The facts of Brookstone are similar to the facts of the instant case and thus we follow its reasoning. We are not persuaded by the taxpayers' argument that the use of the words "offer" and "accept" in the Balboni letter constituted language of an offer for the taxpayers to accept. If we narrowly interpret the Balboni letter as controlling then we lose sight of Form 870-L(AD)'s relevance as the operative document. Balboni's letter was written as a point of clarification of the Palka letter and to reaffirm the requirements enumerated in Form 870-L(AD), but at no time was this letter to supersede the Form 870-L(AD). Nonetheless, when the documents are read together, it is quite apparent that Form 870-L(AD) is an invitation to offer which requires acceptance by the Commissioner prior to the settlement taking effect. See Gillilan v. Commissioner, 66 T.C.M. (CCH) 398, 1993 WL 311552 (1993) (stating that taxpayers signing of Form 870-L(AD) was an offer to settle certain partnership items that could not constitute an agreement until accepted by the IRS).

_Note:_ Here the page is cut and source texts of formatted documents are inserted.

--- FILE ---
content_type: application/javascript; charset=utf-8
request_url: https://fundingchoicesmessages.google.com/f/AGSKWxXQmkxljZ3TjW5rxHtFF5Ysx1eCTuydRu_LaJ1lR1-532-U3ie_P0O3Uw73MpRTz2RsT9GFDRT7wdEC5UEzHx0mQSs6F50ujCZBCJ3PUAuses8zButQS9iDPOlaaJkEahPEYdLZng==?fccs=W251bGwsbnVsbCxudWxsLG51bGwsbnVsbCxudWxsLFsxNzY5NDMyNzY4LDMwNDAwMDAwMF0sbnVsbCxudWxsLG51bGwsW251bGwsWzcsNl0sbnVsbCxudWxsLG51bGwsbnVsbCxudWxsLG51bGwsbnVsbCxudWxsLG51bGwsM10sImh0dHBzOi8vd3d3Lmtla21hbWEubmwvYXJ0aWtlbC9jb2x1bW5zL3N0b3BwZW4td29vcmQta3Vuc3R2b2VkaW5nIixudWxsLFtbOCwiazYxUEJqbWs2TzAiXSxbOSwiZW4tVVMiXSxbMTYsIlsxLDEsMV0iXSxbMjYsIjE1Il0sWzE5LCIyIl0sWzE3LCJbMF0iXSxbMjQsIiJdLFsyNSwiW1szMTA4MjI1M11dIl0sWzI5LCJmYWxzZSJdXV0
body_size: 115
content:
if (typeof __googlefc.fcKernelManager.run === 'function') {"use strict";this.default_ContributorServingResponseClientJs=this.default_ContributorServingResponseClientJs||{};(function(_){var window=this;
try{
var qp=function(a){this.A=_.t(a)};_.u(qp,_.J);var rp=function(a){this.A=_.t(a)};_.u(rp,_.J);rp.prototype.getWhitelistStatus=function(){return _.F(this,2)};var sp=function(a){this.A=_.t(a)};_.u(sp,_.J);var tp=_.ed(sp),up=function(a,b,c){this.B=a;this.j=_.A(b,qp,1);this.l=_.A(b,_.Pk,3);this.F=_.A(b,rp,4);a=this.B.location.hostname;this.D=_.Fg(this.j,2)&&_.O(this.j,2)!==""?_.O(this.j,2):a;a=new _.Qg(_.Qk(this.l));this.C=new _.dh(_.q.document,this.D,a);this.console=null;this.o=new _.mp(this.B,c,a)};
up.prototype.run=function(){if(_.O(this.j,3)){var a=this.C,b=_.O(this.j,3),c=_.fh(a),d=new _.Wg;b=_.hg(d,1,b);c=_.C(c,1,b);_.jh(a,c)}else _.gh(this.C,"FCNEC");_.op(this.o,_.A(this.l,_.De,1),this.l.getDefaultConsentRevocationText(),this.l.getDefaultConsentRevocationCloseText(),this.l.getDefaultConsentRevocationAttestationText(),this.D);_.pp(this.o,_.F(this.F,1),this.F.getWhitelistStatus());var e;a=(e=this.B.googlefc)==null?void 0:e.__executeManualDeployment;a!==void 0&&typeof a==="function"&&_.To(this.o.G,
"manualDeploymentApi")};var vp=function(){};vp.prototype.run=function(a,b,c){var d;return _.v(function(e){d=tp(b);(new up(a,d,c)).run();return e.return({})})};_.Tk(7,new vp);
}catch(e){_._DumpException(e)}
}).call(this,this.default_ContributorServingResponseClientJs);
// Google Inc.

Taxpayers argue that binding settlement agreements have been found to consist of exchanges of letters, such as what is present in the instant case. See Treaty Pines, 967 F.2d at 211; Haiduk v. Commissioner, 60 T.C.M. (CCH) 864, 865-66, 1990 WL 136717 (1990). Taxpayers' argument, however, cannot overcome the presence of the Form 870-L(AD) and its unambiguous language.2 Although taxpayers make an attempt to argue that the Form 870-L(AD) is ambiguous, the plain language of the form refutes this argument. Part I of the form (addressing partnership items) notes that "the undersigned [taxpayer] offers to enter into a settlement agreement" with respect to partnership items shown on an attached schedule. Further down on the form it states that "this offer is subject to acceptance for the Commissioner of the Internal Revenue Service.... Unless and until it is accepted, it will have no force or effect." As Brookstone concluded, this language is unambiguous and therefore it is controlling. As such, the settlement agreement was entered into as a matter of law on December 6, 1991, when the IRS accepted the offer by signing the Form 870-L(AD). Thus, the IRS's assessments executed on December 3 and 4, 1992 were not time-barred.
CONCLUSION
Having found that the IRS made a timely assessment of the tax penalties at issue because it was made within one year after the IRS and the taxpayers entered into a settlement, we AFFIRM.